_Required action_. A verbatim reproduction of the lines below, from the line containing "labeled regions (frame 1" through the line containing "United States, site archbold_FL-28.", both ends included, is the whole required output.
Start of Material provided
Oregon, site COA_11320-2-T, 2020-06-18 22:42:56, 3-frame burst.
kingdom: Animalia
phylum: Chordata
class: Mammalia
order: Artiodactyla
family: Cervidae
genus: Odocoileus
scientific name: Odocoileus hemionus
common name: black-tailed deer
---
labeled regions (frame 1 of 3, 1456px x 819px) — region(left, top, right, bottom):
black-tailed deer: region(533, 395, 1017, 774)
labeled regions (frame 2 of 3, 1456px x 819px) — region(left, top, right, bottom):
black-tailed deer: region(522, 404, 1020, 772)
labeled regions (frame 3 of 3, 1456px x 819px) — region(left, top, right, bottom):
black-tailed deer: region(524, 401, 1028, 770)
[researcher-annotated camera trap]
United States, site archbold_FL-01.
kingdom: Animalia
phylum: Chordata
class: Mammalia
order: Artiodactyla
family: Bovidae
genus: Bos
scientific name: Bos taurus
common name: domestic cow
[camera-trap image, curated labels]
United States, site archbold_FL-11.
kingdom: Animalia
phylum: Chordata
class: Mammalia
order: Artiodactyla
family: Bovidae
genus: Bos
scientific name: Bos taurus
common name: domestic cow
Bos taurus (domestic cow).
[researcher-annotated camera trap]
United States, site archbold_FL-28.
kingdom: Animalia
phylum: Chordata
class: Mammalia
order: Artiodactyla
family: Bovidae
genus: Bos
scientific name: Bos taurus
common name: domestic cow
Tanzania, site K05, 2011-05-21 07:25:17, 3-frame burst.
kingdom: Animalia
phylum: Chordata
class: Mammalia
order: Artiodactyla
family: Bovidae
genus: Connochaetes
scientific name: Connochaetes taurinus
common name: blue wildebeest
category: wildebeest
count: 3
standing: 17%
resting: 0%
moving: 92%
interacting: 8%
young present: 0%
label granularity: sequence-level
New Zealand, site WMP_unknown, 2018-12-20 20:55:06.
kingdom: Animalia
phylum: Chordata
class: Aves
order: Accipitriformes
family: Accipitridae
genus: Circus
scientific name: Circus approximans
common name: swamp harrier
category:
End of Material provided
_Answer box_.
labeled regions (frame 1 of 3, 1456px x 819px) — region(left, top, right, bottom):
black-tailed deer: region(533, 395, 1017, 774)
labeled regions (frame 2 of 3, 1456px x 819px) — region(left, top, right, bottom):
black-tailed deer: region(522, 404, 1020, 772)
labeled regions (frame 3 of 3, 1456px x 819px) — region(left, top, right, bottom):
black-tailed deer: region(524, 401, 1028, 770)
[researcher-annotated camera trap]
United States, site archbold_FL-01.
kingdom: Animalia
phylum: Chordata
class: Mammalia
order: Artiodactyla
family: Bovidae
genus: Bos
scientific name: Bos taurus
common name: domestic cow
[camera-trap image, curated labels]
United States, site archbold_FL-11.
kingdom: Animalia
phylum: Chordata
class: Mammalia
order: Artiodactyla
family: Bovidae
genus: Bos
scientific name: Bos taurus
common name: domestic cow
Bos taurus (domestic cow).
[researcher-annotated camera trap]
United States, site archbold_FL-28.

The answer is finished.